[QUOTED PASSAGE]
Implement 2D word search variants and analyze complexity
Company: Uber
Role: Software Engineer
Category: Coding & Algorithms
Difficulty: Medium
Interview Round: Technical Screen
Quick Answer: This question evaluates proficiency in grid-based string search, traversal techniques (fixed-direction scanning versus flexible-path exploration), algorithm design including backtracking/DFS, and the ability to analyze time and space complexity while accounting for redundancy and edge cases.
Fixed-Direction Word Search (8 Directions)
Constraints
- 1 <= m, n <= 200 (board may also be empty in edge cases)
- 0 <= len(word)
- board[i][j] and word are uppercase English letters
Examples
Input: ([['A','B','C','E'],['S','F','C','S'],['A','D','E','E']], 'ABC')
Expected Output: True
Explanation: A(0,0) -> B(0,1) -> C(0,2) is a straight Eastward ray.
Input: ([['A','B','C','E'],['S','F','C','S'],['A','D','E','E']], 'SEE')
Expected Output: False
Explanation: No single 8-direction straight ray spells SEE; turning is not allowed.
Input: ([['A','B','C','E'],['S','F','C','S'],['A','D','E','E']], 'AFE')
Expected Output: True
Explanation: A(0,0) -> F(1,1) -> E(2,2) along the SE diagonal.
Input: ([['X','Y'],['Y','X']], 'XX')
Expected Output: True
Explanation: X(0,0) -> X(1,1) along the SE diagonal.
Input: ([['A']], 'A')
Expected Output: True
Explanation: Single cell matches a single-character word.
Input: ([['A']], '')
Expected Output: True
Explanation: Empty word is vacuously present.
Input: ([['A','B'],['C','D']], 'ABCD')
Expected Output: False
Explanation: No straight ray of length 4 fits in a 2x2 grid, and the letters do not align.
Input: ([], 'A')
Expected Output: False
Explanation: Empty board cannot contain a non-empty word.
Input: ([['A','B','C'],['D','E','F'],['G','H','I']], 'AEI')
Expected Output: True
Explanation: Main diagonal A(0,0) -> E(1,1) -> I(2,2).
Input: ([['A','B','C'],['D','E','F'],['G','H','I']], 'CEG')
Expected Output: True
Explanation: Anti-diagonal C(0,2) -> E(1,1) -> G(2,0) along SW.
Hints
- There are exactly 8 direction vectors: (-1,0),(-1,1),(0,1),(1,1),(1,0),(1,-1),(0,-1),(-1,-1). Iterate over them as a fixed list.
- Before walking a ray, compute the end cell start + dir*(L-1); if it is out of bounds, skip that direction entirely (cheap bounds prune).
- Only begin a ray from a cell matching word[0]; break the inner scan on the first mismatch.
Flexible-Path Word Search (4-Neighbor Backtracking)
Constraints
- 1 <= m, n <= 200 (board may also be empty in edge cases)
[/QUOTED PASSAGE]
[RECORDS SUPPLIED]
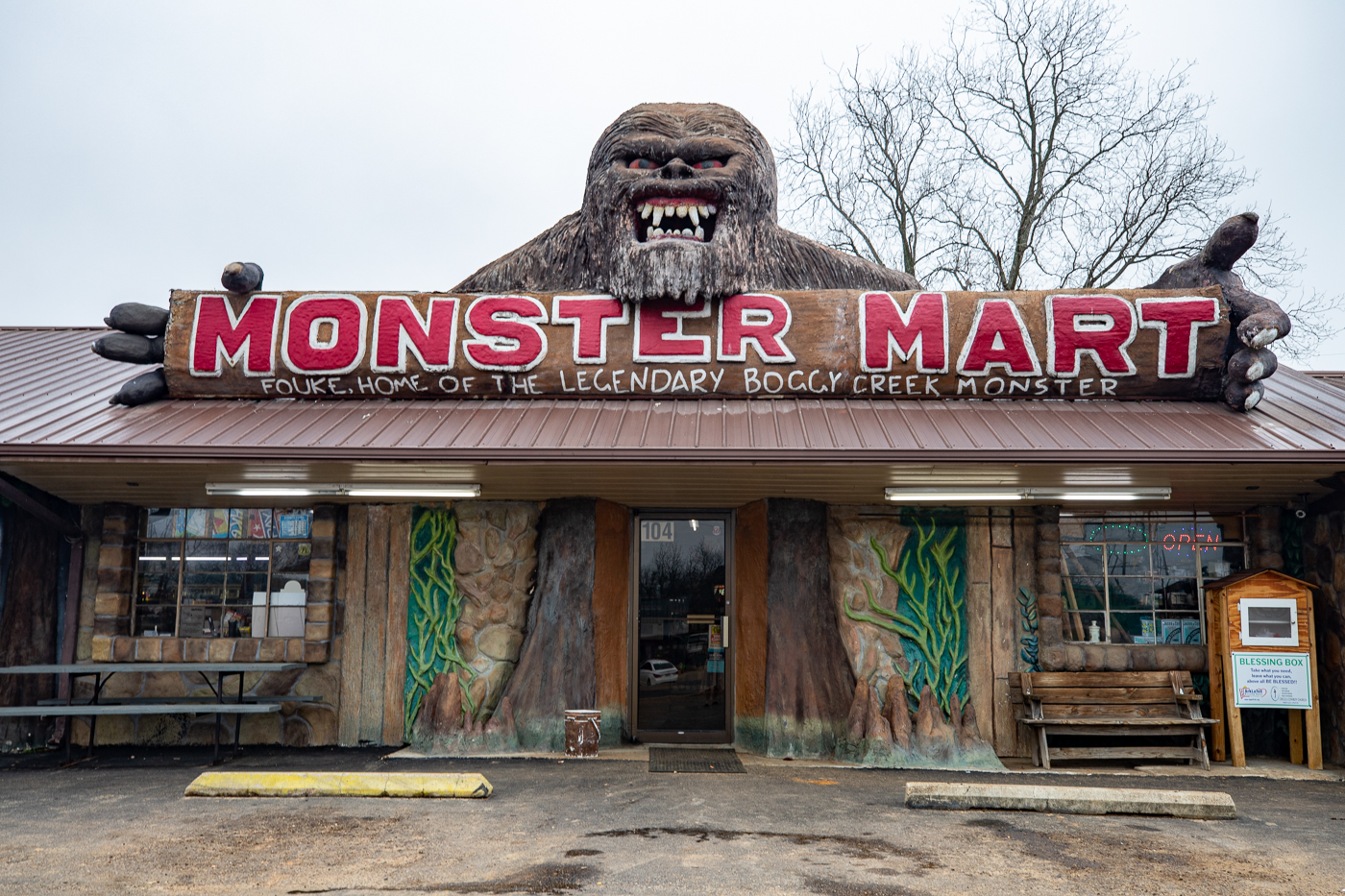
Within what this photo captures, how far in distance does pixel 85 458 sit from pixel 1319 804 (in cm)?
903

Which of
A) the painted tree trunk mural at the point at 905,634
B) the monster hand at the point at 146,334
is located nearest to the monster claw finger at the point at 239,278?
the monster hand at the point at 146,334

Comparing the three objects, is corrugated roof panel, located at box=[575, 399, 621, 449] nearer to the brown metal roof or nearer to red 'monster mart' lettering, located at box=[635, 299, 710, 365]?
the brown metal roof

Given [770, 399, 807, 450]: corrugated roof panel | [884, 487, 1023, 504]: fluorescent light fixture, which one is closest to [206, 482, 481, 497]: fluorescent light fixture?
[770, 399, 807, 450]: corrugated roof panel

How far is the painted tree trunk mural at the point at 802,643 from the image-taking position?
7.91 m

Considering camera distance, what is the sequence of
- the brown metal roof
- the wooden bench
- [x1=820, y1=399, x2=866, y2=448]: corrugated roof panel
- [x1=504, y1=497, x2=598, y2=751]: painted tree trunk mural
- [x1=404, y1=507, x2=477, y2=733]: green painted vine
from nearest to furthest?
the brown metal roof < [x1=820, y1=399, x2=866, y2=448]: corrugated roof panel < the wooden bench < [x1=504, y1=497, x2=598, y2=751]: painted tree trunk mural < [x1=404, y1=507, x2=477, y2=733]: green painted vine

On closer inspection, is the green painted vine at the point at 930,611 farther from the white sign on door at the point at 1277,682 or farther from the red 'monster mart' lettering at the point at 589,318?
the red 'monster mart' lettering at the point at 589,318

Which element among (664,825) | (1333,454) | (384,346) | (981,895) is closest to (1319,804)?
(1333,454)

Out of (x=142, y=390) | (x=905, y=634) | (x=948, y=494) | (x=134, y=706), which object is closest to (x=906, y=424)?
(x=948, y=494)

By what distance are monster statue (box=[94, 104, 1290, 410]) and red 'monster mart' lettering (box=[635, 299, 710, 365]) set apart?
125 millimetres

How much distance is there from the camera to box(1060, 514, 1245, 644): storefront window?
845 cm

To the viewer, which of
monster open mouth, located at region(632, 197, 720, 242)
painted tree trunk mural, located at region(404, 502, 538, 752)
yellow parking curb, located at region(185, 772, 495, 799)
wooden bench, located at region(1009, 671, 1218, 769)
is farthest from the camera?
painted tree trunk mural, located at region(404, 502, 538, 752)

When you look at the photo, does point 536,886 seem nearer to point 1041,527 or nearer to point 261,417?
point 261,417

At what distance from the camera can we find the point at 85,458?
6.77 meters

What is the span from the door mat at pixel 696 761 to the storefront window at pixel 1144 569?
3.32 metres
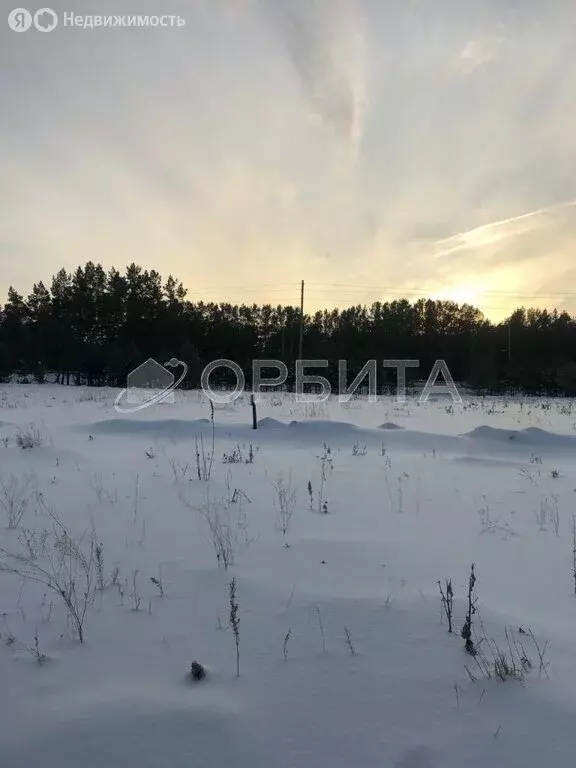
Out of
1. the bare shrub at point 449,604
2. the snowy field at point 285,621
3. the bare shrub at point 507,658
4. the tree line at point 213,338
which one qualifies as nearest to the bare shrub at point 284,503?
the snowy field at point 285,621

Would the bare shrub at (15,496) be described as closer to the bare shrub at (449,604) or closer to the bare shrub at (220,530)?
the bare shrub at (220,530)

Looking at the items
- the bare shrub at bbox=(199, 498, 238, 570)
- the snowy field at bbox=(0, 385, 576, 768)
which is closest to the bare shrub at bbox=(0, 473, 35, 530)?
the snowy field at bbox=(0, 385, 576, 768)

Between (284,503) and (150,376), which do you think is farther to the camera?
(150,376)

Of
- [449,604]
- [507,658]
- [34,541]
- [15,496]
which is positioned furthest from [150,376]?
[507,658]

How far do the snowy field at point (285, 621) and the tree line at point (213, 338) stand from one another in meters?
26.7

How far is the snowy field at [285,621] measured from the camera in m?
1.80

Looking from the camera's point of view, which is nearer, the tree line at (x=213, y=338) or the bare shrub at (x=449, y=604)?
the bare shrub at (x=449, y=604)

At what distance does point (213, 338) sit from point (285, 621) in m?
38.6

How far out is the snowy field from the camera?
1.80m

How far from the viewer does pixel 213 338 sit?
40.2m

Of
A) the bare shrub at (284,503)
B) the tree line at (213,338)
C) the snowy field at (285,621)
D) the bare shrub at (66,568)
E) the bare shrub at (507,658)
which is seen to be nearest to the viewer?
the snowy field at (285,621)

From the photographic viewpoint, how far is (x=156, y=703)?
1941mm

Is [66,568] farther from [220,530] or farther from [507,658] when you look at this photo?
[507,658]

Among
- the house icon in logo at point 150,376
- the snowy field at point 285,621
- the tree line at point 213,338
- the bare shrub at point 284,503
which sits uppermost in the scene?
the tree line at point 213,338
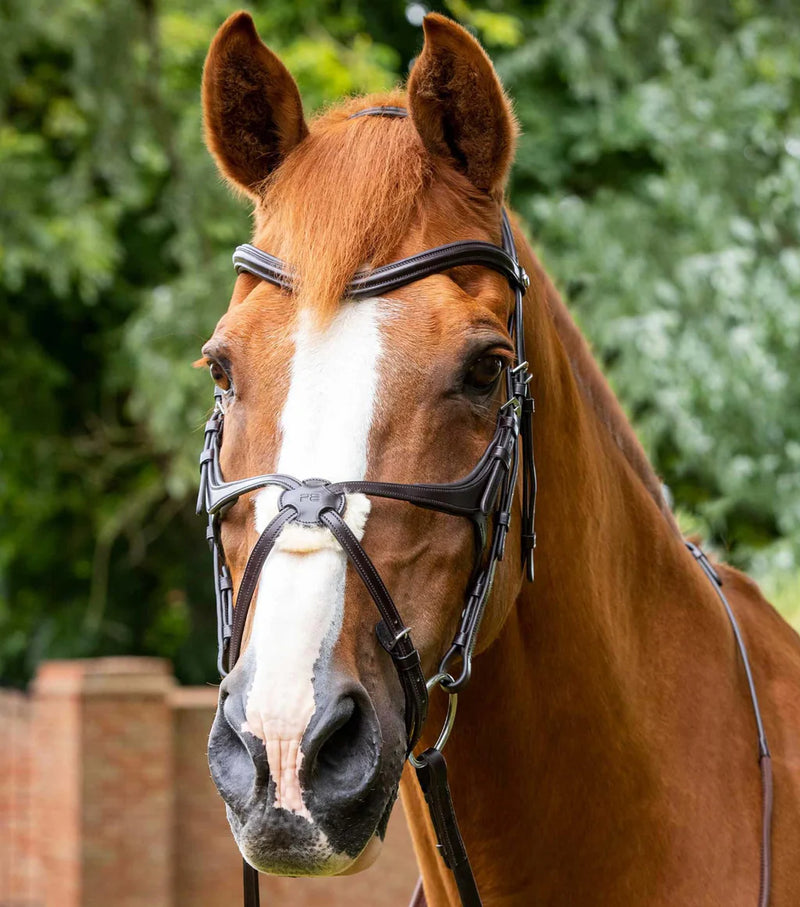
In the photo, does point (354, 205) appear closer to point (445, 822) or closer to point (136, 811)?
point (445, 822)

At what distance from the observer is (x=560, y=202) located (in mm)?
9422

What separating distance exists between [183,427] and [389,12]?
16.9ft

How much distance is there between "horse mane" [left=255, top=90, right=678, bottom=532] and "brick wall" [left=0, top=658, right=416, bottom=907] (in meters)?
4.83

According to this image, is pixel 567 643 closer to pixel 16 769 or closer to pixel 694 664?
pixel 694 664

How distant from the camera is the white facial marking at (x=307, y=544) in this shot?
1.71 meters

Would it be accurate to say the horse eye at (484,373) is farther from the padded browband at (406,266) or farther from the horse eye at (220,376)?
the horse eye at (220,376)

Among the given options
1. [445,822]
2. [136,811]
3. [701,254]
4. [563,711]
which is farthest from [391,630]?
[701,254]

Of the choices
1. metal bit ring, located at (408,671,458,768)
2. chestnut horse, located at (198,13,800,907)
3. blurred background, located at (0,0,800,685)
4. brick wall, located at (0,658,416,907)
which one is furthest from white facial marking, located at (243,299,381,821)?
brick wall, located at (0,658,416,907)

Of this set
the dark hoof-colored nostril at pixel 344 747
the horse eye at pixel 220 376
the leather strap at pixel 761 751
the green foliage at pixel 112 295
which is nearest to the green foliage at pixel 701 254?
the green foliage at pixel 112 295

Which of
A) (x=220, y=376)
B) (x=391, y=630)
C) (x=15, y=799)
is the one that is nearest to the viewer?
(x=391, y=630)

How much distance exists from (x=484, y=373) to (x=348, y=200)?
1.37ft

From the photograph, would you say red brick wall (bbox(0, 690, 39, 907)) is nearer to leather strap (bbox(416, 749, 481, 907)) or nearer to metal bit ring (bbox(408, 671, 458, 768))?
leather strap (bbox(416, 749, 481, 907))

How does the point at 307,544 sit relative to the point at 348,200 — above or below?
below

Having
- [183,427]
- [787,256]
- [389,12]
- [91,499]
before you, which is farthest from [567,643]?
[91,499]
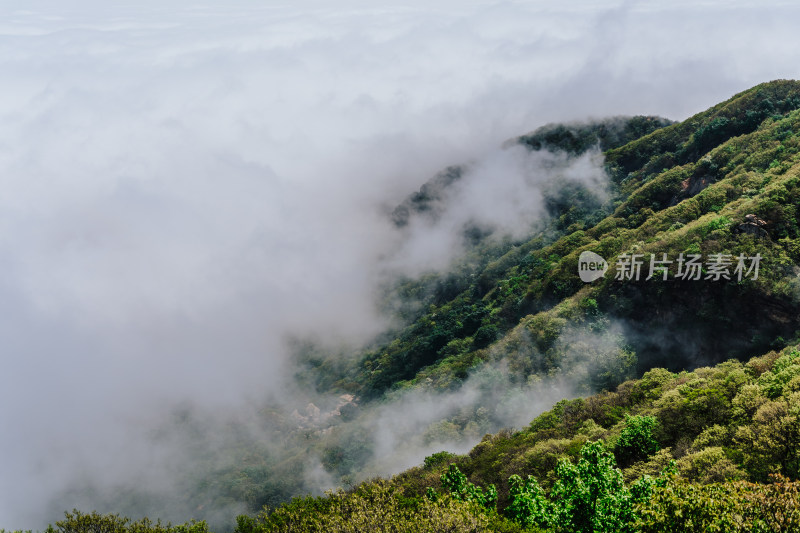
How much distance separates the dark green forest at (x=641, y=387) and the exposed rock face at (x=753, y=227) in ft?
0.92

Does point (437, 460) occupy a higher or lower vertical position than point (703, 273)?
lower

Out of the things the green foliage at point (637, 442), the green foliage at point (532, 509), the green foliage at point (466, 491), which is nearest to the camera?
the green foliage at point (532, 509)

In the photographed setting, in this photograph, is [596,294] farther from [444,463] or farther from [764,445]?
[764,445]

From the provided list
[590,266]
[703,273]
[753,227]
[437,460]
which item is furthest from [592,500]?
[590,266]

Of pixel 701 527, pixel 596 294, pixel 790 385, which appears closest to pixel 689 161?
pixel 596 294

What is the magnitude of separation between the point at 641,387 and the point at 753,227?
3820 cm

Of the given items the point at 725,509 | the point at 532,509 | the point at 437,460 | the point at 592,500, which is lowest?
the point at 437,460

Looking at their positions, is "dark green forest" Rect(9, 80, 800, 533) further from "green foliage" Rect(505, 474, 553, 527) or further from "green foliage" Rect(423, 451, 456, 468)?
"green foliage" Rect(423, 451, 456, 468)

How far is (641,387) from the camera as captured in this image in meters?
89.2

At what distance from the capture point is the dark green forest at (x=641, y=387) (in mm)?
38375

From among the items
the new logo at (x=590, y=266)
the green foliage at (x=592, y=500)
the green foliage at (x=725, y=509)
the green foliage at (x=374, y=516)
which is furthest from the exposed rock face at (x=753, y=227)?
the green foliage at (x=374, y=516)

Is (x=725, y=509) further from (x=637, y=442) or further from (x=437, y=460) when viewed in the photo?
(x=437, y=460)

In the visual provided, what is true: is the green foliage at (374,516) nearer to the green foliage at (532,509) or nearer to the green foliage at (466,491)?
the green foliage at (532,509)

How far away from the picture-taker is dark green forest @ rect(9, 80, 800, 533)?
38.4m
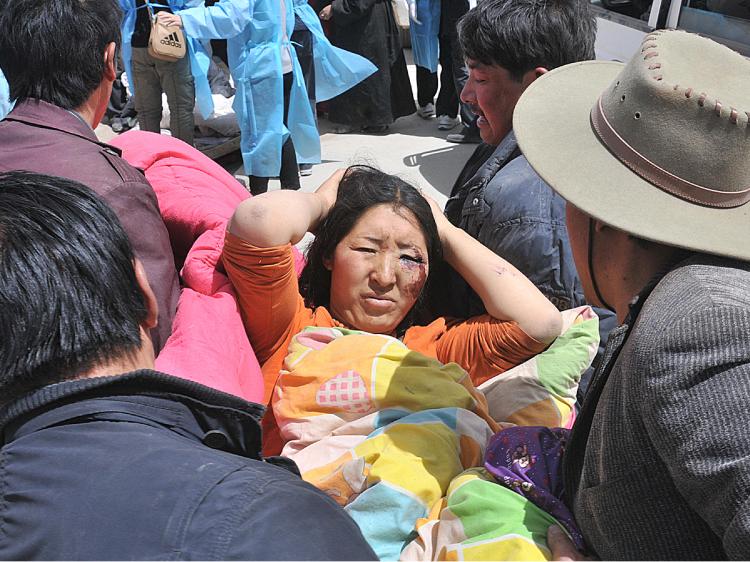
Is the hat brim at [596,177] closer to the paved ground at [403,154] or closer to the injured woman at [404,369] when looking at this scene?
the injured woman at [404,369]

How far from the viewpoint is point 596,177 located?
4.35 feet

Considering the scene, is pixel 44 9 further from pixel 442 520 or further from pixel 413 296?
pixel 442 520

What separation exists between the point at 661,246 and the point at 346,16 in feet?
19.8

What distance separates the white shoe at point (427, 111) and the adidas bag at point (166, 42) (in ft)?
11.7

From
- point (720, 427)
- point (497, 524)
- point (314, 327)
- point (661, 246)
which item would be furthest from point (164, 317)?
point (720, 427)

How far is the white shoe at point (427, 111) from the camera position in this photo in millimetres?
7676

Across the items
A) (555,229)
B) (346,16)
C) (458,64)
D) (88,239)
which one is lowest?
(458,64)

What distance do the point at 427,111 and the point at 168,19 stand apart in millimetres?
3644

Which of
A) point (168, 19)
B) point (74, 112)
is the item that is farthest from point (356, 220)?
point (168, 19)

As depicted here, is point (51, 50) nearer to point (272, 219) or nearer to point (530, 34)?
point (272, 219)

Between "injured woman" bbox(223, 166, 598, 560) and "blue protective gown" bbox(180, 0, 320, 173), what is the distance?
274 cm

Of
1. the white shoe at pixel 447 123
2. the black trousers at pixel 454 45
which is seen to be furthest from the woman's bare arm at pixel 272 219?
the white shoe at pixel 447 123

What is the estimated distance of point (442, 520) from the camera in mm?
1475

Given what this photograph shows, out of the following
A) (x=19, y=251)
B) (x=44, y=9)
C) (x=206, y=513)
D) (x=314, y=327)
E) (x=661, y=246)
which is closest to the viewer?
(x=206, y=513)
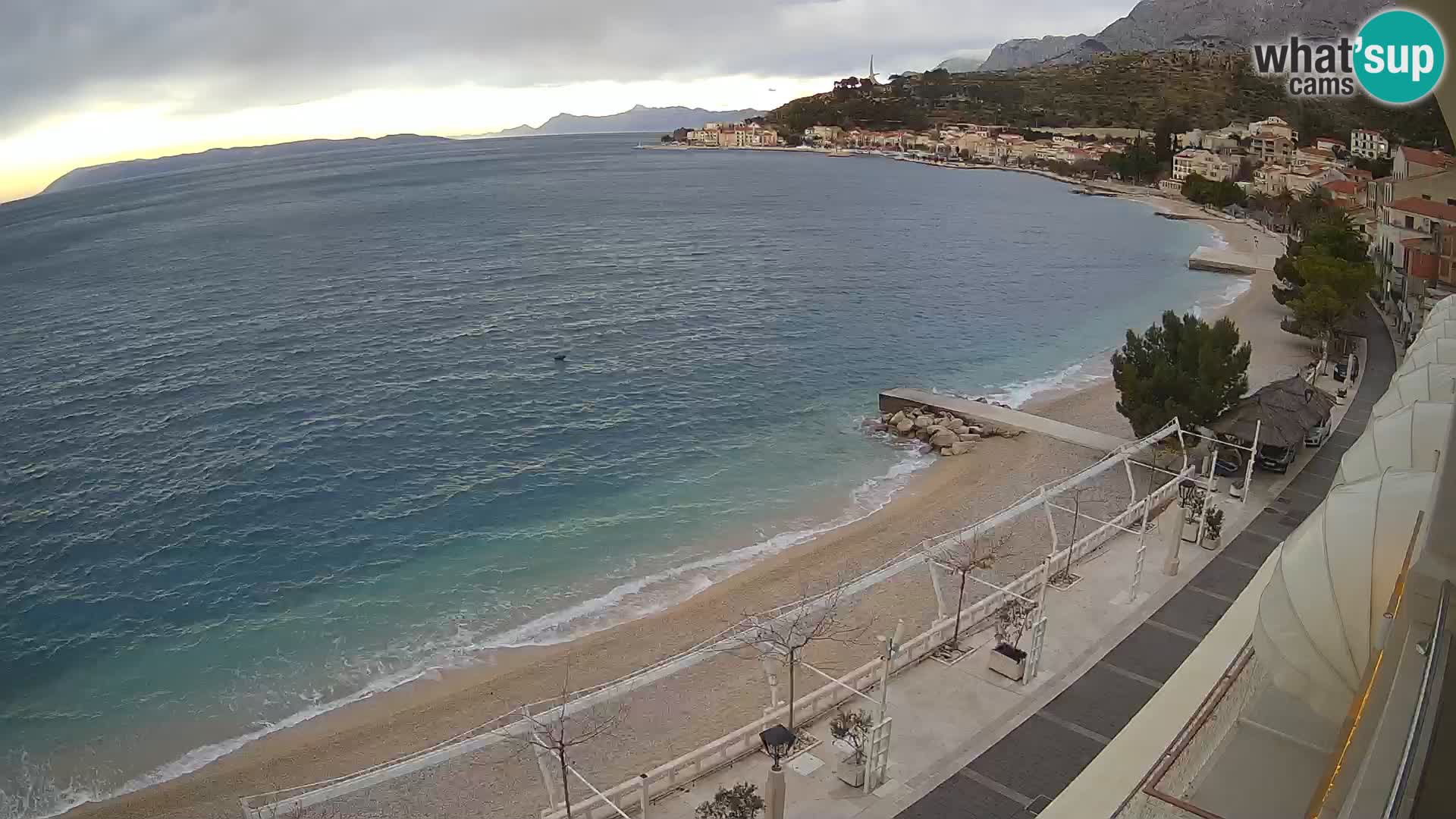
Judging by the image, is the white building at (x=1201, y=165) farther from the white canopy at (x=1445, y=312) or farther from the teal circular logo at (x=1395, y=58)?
[/RECORDS SUPPLIED]
• _APPLY WHAT YOU READ_:
**1.** In the word search page, why does the example with the word 'SEE' expect False? Answer in one to three sentences.
**2.** Translate this sentence from the word search page into Spanish: "Empty board cannot contain a non-empty word."
**3.** Please print the part of the word search page starting with "Input: ([['A','B','C'],['D','E','F'],['G','H','I']], 'CEG')" and going on through "(cheap bounds prune).".

• _PER-TASK OUTPUTS_:
**1.** No single straight ray in any of the 8 directions spells SEE. Turning is not allowed, so the word cannot be formed.

**2.** Un tablero vacío no puede contener una palabra no vacía.

**3.**
Input: ([['A','B','C'],['D','E','F'],['G','H','I']], 'CEG')
Expected Output: True
Explanation: Anti-diagonal C(0,2) -> E(1,1) -> G(2,0) along SW.
Hints
- There are exactly 8 direction vectors: (-1,0),(-1,1),(0,1),(1,1),(1,0),(1,-1),(0,-1),(-1,-1). Iterate over them as a fixed list.
- Before walking a ray, compute the end cell start + dir*(L-1); if it is out of bounds, skip that direction entirely (cheap bounds prune).